Even as the world faces the greatest refugee crisis in history, the caps on the number of refugees the United States accepts continues to fall to historically low levels (only 30,000 in FY19). And many of those most in need of resettlement cannot even come to the United States because of the continued implementation of the Muslim Ban, which blocks entry to most people from Iran, Libya, Somalia, Syria, Yemen, and North Korea.
Some next steps:
- Comprehensive immigration reform that provides a pathway to citizenship for the more than 11 million undocumented individuals currently residing in the U.S.;
- In the meantime, a path to citizenship for DREAMers and codification of protections for recipients of Temporary Protected Status;
- The President’s Muslim Ban should be repealed – and the United States must remain a refuge for those seeking asylum, abiding by our domestic and international commitments to refugees and asylum seekers;
- We must continue to push back against xenophobic efforts to demonize immigrants – and track and resist the mainstreaming of anti-immigrant hate.
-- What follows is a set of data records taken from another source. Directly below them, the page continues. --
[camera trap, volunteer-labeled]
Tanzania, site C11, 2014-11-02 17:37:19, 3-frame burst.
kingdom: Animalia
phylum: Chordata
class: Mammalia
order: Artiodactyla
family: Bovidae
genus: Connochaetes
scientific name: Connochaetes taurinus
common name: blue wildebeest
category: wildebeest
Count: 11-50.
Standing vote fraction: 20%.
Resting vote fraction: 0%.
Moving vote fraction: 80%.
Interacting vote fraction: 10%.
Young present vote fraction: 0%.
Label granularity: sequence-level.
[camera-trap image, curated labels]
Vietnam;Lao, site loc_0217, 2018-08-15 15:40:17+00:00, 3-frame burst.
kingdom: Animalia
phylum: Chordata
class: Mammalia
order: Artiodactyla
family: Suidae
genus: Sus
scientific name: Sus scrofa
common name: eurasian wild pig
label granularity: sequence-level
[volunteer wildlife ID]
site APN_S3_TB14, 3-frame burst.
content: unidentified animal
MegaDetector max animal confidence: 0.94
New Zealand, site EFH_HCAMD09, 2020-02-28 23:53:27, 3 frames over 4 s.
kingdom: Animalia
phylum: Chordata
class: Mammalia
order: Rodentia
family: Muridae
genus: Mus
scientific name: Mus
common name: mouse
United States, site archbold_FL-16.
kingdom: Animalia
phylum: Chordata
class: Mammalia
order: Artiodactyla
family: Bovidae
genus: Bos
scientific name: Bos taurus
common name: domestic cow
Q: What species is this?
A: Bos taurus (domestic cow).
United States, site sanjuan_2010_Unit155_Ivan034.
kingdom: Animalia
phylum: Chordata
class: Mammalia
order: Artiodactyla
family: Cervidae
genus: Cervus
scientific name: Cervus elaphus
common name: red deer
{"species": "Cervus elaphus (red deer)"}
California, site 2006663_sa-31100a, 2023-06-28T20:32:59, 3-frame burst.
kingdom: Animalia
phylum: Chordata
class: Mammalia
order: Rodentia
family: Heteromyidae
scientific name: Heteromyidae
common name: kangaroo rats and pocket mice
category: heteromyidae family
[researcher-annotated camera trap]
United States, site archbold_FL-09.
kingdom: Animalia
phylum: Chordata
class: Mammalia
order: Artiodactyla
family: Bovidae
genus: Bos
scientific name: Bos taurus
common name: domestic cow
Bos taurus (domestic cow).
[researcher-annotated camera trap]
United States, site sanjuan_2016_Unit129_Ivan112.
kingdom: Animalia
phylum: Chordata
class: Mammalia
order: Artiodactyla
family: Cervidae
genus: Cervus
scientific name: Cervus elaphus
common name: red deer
Speaking in front of dozens of women Members of Congress dressed in white, in honor of the Suffragette movement, the President referenced the fact that, later this year, we will celebrate the 100th anniversary of congressional approval of the 19th Amendment, which granted women the right to vote
Stacey Abrams, in the Democratic response to the State of the Union, highlighted “the bedrock guarantee of our right to vote.”
"Let’s be clear: voter suppression is real. From making it harder to register and stay on the rolls to moving and closing polling places to rejecting lawful ballots, we can no longer ignore these threats to democracy," she said.
We agree. Another top priority for ADL in the 116th Congress will be working in coalition with other groups to advance legislation to restore the full force of the Voting Rights Act, which was so deeply damaged after the Supreme Court’s 2013 decision in Shelby County v. Holder.
ADL will be working to promote gender equality in the workplace. And we will be part of the broad coalition working to repeal the blatantly discriminatory ban on transgender service members in the military and in support of the Equality Act, necessary legislation that would to amend Title VII of the Civil Rights Act of 1964 to comprehensively prohibit discrimination against LGBTQ communities.